» DETALHES DO EXERCÍCIO: No trecho sobre as joias sauditas, troque "Polícia Federal" por "PF" e reescreva a parte que vai de "O ex-presidente Jair" até "Tribunal Federal (STF).", inclusive.

O ex-presidente Jair Bolsonaro acertou com o advogado Frederick Wassef uma linha de defesa mais “generalizada” que seria adotada para se defender publicamente – e sem muitos detalhes – das acusações de desvio das joias sauditas. O objetivo era deixar um caminho aberto que possibilitasse ao ex-presidente "mudar de estratégia a qualquer momento".

É o que revela o conteúdo das mensagens e áudios nas mãos da Polícia Federal que subsidiaram as investigações que resultaram no indiciamento do ex-presidente por peculato, associação criminosa e lavagem de dinheiro.

O documento foi tornado público na segunda-feira (8), por decisão do ministro Alexandre de Moraes, do Supremo Tribunal Federal (STF).

“Presidente, a nota como está, ela não nos engessa pra nada. Tem abertura pra gente falar de qualquer pauta, mudar de estratégia a qualquer momento porque é uma nota geral, generalizada sem especificar com detalhe”, disse Wassef a Bolsonaro, em uma mensagem de áudio enviada no dia 7 de março, quatro dias após o jornal O Estado de S.Paulo revelar o caso.

“Porque se a gente der muito detalhe se amarra, se prende àquilo. Então, tem que ser exatamente nesse molde, bem por cima, deixando claro a seguinte mensagem ao povo: Não há ilegalidade! Não fizemos nada errado! O presidente agiu dentro da lei! E estão distorcendo! Ponto! Só pra ter uma outra palavra pra tirar o que eles vão fazer de maldade contra você”, prosseguiu o advogado.

» INFORMAÇÕES EXIBIDAS:
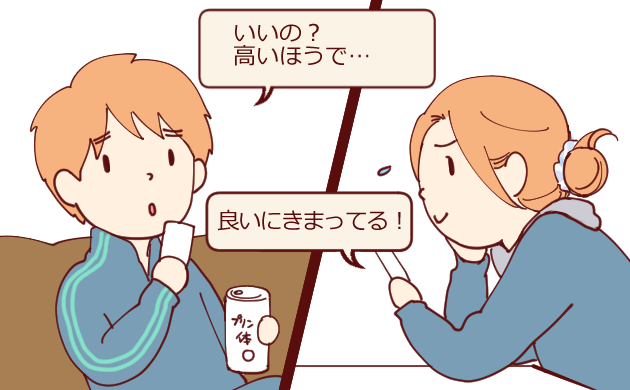 差し歯05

» RESPOSTA DO EXERCÍCIO:
O ex-presidente Jair Bolsonaro acertou com o advogado Frederick Wassef uma linha de defesa mais “generalizada” que seria adotada para se defender publicamente – e sem muitos detalhes – das acusações de desvio das joias sauditas. O objetivo era deixar um caminho aberto que possibilitasse ao ex-presidente "mudar de estratégia a qualquer momento".

É o que revela o conteúdo das mensagens e áudios nas mãos da PF que subsidiaram as investigações que resultaram no indiciamento do ex-presidente por peculato, associação criminosa e lavagem de dinheiro.

O documento foi tornado público na segunda-feira (8), por decisão do ministro Alexandre de Moraes, do Supremo Tribunal Federal (STF).